Friday Thread: And When Has Ambition Saved You?
I’ve been thinking a lot about ambition since last week’s conversation with
, who also just wrote this fantastic essay for The Cut on ambition, divorce, and Jennifer Lopez. Jenn and I spent a lot of that episode processing our collective women’s magazine trauma and how we both craved that particular flavor of success and ran from it. My life now looks so very different from what I envisioned for myself as a 22-year-old in kitten heels with Editor-In-Chief dreams. And a lot of that is because I’ve done a lot of work on my relationship with work and ambition. Which are not exactly the same thing—we’ll get to that—but in a capitalist society, sure feel that way.It’s still hard for me to prioritize rest and leisure. As a mom, writer, and person who, as it turns out, does run a (very small) media company, my to-do list can feel perpetually endless. Also, I’m an oldest daughter and a former A student. I grew up in a family where working nights and weekends was normalized. And my early years in work-all-hours toxic magazine jobs were followed by a lot of never-stop-hustling freelancer years. Taking a Friday morning to go plant shopping, like I now sometimes do, will probably never not feel wanton!
But I’m getting better at this. I haven’t worked weekends (with the exception of a very few book-edits-are-due-Monday moments) in over a decade. I only work nights for speaking events. In fact, most days I don’t work much past the school bus’s arrival at 3pm. I can’t pull that off every day, and I often use the days my kids aren’t with me to play catch up (see me editing this piece at 7:30pm Thursday night) and then feel out of balance again. But the possibility for work to no longer be my whole personality is there now. There is a lot of privilege underpinning that schedule, of course. But I know a lot of very privileged people who work constantly. (Jennifer Lopez for sure has more money than me, and as Jenn notes in her piece, Mrs. Affleck works more than all of us combined.) So there have also been some fairly deliberate choices about roads not taken.
And yet—I firmly believe that ambition is not in and of itself a moral failing. Especially for women and other marginalized folks. As Jenn writes in The Cut:
Ambition is not “bad” or “good.” Ambition is little more than an internal force, an inner compass that drives us to set goals and decisions, a map for the life we think we want. […] And while the larger “Is ambition feminist or not” debate rages, the conversation we may actually need to be having is smaller and more individual: What are we actually ambitious for? In many cases, it seems like the wrong things, a one-size-fits-all vision of a successful life.

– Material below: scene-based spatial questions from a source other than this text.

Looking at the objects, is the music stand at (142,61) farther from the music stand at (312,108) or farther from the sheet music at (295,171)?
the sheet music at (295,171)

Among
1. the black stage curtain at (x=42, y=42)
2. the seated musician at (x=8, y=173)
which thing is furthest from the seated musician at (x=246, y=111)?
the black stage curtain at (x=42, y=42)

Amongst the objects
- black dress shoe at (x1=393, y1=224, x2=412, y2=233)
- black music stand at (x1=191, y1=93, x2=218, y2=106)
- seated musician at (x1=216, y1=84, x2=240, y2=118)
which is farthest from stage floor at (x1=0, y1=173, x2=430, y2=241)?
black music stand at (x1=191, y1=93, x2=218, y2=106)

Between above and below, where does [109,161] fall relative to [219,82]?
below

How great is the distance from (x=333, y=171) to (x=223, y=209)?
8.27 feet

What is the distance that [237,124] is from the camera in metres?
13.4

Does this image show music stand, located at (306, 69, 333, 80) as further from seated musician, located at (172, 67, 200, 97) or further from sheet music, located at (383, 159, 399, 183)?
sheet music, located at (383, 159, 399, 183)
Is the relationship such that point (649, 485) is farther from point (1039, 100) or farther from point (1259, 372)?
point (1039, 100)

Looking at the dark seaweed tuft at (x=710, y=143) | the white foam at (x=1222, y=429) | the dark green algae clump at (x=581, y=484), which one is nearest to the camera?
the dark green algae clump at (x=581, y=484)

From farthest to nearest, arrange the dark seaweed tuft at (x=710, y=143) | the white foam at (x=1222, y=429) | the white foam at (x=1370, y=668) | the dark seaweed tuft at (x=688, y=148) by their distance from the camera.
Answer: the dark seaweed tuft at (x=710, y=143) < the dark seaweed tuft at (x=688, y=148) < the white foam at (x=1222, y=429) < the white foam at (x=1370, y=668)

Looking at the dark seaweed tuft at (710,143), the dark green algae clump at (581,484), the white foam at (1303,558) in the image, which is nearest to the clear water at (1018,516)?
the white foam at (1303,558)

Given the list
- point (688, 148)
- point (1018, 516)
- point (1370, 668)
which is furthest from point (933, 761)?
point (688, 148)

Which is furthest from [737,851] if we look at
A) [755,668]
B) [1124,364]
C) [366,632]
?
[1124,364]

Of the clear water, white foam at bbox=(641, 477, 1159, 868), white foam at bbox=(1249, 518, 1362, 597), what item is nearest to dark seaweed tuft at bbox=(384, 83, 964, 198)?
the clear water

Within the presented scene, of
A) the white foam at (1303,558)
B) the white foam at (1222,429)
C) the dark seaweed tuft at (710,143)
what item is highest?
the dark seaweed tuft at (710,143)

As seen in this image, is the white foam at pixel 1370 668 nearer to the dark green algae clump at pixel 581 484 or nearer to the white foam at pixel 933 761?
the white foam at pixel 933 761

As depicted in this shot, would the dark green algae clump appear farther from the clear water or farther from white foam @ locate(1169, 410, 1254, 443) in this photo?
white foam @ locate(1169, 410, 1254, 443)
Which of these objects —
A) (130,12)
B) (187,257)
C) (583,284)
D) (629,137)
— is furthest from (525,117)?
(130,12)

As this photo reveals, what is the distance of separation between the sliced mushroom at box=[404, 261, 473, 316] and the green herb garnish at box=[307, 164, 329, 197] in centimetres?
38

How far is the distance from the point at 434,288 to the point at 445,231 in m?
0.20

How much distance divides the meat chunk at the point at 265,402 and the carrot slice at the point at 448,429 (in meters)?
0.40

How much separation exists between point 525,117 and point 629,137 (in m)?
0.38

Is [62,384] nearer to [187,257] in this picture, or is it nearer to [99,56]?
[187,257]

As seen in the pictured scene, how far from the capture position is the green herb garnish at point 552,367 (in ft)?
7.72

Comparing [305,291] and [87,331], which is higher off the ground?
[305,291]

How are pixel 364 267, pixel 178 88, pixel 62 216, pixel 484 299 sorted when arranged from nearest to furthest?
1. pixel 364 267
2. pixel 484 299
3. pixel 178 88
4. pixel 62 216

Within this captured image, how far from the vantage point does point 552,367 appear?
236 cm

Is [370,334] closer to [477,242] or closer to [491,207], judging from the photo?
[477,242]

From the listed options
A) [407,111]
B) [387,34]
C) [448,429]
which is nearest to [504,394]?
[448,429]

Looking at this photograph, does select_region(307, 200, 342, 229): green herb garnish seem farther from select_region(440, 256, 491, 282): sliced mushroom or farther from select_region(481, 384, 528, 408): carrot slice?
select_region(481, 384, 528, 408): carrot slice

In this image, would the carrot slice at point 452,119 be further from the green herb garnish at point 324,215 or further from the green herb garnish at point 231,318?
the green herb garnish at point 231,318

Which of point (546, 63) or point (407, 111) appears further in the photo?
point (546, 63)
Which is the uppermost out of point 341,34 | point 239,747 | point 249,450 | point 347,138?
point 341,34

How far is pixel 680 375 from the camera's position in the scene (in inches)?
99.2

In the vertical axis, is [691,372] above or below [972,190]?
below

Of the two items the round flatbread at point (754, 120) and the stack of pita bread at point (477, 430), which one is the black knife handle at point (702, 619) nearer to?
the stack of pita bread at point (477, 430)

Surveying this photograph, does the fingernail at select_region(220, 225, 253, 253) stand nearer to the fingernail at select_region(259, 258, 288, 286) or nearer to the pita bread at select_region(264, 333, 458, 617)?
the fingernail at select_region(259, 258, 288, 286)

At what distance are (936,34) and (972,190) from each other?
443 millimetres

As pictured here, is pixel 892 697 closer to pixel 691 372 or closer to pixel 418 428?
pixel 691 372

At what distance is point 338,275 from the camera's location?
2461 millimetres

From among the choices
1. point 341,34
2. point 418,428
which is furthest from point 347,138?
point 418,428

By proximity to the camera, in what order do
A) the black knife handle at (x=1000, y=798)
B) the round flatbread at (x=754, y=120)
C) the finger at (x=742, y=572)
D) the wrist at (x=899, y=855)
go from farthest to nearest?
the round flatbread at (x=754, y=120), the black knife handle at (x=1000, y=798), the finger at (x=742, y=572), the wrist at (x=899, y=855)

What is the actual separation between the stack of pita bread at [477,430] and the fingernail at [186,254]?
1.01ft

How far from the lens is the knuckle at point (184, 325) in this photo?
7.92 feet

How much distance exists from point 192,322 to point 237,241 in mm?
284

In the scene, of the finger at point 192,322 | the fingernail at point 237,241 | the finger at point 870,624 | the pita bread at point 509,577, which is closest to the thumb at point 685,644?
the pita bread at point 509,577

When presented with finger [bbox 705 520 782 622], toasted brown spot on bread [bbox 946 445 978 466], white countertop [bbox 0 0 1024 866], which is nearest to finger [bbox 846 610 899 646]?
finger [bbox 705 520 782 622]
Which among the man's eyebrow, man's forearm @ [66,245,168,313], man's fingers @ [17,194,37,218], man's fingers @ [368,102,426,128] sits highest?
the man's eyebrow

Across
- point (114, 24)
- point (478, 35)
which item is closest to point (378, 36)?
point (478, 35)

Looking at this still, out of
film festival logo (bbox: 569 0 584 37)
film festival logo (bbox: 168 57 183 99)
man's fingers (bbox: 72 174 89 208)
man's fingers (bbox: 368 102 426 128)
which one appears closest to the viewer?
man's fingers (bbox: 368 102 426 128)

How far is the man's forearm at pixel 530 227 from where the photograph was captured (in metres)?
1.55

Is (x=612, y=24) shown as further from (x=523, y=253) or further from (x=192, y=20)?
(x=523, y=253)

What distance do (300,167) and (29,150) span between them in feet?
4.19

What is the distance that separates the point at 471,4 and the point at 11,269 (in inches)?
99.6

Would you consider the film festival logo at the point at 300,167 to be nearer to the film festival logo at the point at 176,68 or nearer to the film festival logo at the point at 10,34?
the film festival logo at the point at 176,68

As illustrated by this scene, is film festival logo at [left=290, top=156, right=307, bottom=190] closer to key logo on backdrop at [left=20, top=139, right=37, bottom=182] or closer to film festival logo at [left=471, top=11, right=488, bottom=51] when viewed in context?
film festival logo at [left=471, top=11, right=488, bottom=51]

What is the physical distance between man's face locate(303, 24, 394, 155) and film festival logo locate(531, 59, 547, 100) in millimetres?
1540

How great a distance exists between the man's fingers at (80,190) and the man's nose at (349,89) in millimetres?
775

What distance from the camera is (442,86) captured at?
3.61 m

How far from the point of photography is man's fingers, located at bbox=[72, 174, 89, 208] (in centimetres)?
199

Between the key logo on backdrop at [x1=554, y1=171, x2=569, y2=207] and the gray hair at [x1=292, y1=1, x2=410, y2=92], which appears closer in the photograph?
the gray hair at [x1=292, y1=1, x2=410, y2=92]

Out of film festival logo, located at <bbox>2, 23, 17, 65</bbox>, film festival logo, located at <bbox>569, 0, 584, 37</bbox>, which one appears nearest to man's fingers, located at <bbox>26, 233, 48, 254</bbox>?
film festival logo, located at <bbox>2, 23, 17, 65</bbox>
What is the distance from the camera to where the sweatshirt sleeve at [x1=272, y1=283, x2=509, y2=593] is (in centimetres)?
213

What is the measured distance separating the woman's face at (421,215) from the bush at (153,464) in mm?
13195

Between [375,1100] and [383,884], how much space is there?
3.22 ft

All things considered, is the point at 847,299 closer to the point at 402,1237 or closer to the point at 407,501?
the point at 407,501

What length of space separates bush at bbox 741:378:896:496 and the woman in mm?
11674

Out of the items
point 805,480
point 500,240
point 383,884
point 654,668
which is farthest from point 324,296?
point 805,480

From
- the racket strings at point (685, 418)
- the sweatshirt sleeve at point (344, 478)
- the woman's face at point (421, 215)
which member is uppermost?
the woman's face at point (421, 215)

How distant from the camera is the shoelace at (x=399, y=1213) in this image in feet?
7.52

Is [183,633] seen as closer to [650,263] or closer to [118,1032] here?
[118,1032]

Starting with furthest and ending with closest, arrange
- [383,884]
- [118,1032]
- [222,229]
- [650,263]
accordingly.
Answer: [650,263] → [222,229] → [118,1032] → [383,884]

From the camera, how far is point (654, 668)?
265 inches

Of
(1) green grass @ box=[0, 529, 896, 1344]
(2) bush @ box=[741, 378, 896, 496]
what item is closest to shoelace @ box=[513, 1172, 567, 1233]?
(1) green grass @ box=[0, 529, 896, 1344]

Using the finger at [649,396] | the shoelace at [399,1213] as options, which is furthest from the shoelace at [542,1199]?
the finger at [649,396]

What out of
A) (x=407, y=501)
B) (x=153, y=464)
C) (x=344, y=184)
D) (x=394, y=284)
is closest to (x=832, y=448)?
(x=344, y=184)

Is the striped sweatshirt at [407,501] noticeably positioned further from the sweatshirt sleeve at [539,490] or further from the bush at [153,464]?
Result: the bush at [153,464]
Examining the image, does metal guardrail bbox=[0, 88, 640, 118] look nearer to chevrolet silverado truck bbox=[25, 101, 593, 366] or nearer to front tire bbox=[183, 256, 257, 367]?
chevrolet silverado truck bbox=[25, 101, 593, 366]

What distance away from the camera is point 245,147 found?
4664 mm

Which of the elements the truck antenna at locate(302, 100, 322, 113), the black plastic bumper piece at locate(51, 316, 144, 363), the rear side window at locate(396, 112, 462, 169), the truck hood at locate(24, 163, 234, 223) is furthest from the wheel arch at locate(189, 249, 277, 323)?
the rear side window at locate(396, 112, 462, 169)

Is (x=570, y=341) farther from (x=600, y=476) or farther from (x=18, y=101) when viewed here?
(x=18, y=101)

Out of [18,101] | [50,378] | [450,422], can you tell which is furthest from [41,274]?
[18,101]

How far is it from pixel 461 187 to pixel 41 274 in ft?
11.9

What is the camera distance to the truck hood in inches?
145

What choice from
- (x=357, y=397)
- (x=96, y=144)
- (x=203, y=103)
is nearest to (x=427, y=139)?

Letting go of my EIC ambitions was a first step towards realizing I wanted a different relationship with work, but that I could still work towards things that matter to me — writing books, making this newsletter, dreaming up new creative collaborations and projects. These other kinds of ambition have very often, been a compass, a map, and a force for good in my life. My ambitions have helped me understand who I am, and what I want to fight for. They help me see the value of my work and my time, which can actually help me say no more often, to projects and commitments that don’t appreciate that value. Having clarity on my ambition lets me cut through the noise of a culture that tells us to take up less space in all the ways.
But that only started to happen once I got some clarity on which kinds of ambitions serve me, and which just keep me small.
OK, now it’s your turn: How do you think about ambition?
Do you think it’s a concept that serves you—or not? Has there been an ambition you were proudest to achieve? Or an ambition it felt important (even a relief!) to let go of? And how do you suss out when an ambition will help or hurt you?
Feel free to consider these questions in the realm of work or push beyond that into any other arena of life. Marriage ambition and parenting ambitions are definitely also part of, or adjacent-to, this conversation.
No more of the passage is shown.